The sum of the series
`(x-1)/(x+1)+1/2(x^(2)-1)/(x+1)^(2)+1/3(x^(3)-1)/(x+1)^(3)`+…is equal to

To find the sum of the series \[ S = \frac{x-1}{x+1} + \frac{1}{2} \cdot \frac{x^2-1}{(x+1)^2} + \frac{1}{3} \cdot \frac{x^3-1}{(x+1)^3} + \ldots \] we can break down the series step by step. ### Step 1: Rewrite Each Term Each term in the series can be rewritten.
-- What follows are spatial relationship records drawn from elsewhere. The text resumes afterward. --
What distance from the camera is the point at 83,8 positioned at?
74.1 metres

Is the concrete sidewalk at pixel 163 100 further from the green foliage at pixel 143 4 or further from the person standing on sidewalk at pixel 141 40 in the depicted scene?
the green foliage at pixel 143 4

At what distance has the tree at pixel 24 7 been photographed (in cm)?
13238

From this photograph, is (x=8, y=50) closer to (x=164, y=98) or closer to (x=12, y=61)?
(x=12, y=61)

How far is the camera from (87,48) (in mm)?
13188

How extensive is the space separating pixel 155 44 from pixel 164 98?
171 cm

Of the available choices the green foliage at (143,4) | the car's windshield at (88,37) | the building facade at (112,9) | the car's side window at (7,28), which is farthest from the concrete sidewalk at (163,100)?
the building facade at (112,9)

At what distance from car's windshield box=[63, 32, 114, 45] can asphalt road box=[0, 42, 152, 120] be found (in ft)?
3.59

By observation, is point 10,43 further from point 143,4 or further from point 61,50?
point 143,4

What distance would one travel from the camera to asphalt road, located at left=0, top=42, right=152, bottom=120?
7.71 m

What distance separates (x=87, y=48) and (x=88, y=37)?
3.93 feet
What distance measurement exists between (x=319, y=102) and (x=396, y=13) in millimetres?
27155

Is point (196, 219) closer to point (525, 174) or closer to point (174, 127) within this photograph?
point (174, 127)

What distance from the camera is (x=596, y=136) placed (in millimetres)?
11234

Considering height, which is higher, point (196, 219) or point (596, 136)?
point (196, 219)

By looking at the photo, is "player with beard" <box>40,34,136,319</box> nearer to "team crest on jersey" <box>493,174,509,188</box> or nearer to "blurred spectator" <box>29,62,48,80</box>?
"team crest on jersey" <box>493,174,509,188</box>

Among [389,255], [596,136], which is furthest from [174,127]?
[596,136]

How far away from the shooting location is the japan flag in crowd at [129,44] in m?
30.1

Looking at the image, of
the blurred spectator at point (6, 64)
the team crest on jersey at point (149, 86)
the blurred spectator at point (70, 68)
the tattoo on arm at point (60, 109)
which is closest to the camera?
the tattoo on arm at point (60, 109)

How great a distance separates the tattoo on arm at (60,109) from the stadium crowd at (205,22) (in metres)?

The first term is: \[ \frac{x-1}{x+1} = \frac{x}{x+1} - \frac{1}{x+1} \] Similarly, the second term can be rewritten as: \[ \frac{1}{2} \cdot \frac{x^2-1}{(x+1)^2} = \frac{x^2}{2(x+1)^2} - \frac{1}{2(x+1)^2} \] And the third term is: \[ \frac{1}{3} \cdot \frac{x^3-1}{(x+1)^3} = \frac{x^3}{3(x+1)^3} - \frac{1}{3(x+1)^3} \] So, we can express the series as: \[ S = \left( \frac{x}{x+1} + \frac{x^2}{2(x+1)^2} + \frac{x^3}{3(x+1)^3} + \ldots \right) - \left( \frac{1}{x+1} + \frac{1}{2(x+1)^2} + \frac{1}{3(x+1)^3} + \ldots \right) \] ### Step 2: Identify the Two Series Let’s denote the two parts of the series: 1. **Positive Part**: \[ S_1 = \frac{x}{x+1} + \frac{x^2}{2(x+1)^2} + \frac{x^3}{3(x+1)^3} + \ldots \] 2. **Negative Part**: \[ S_2 = \frac{1}{x+1} + \frac{1}{2(x+1)^2} + \frac{1}{3(x+1)^3} + \ldots \] ### Step 3: Recognize the Series as Logarithmic Forms The positive part \( S_1 \) can be recognized as a series that resembles the Taylor series expansion for \(-\log(1-x)\): \[ S_1 = -\log\left(1 - \frac{x}{x+1}\right) = -\log\left(\frac{1}{x+1}\right) = \log(x+1) \] The negative part \( S_2 \) can be expressed similarly: \[ S_2 = -\log\left(1 - \frac{1}{x+1}\right) = -\log\left(\frac{x}{x+1}\right) = \log(x+1) - \log(x) \] ### Step 4: Combine the Results Now, substituting back into the expression for \( S \): \[ S = S_1 - S_2 = \log(x+1) - \left(\log(x+1) - \log(x)\right) \] This simplifies to: \[ S = \log(x) \] ### Final Answer Thus, the sum of the series is: \[ \boxed{\log(x)} \]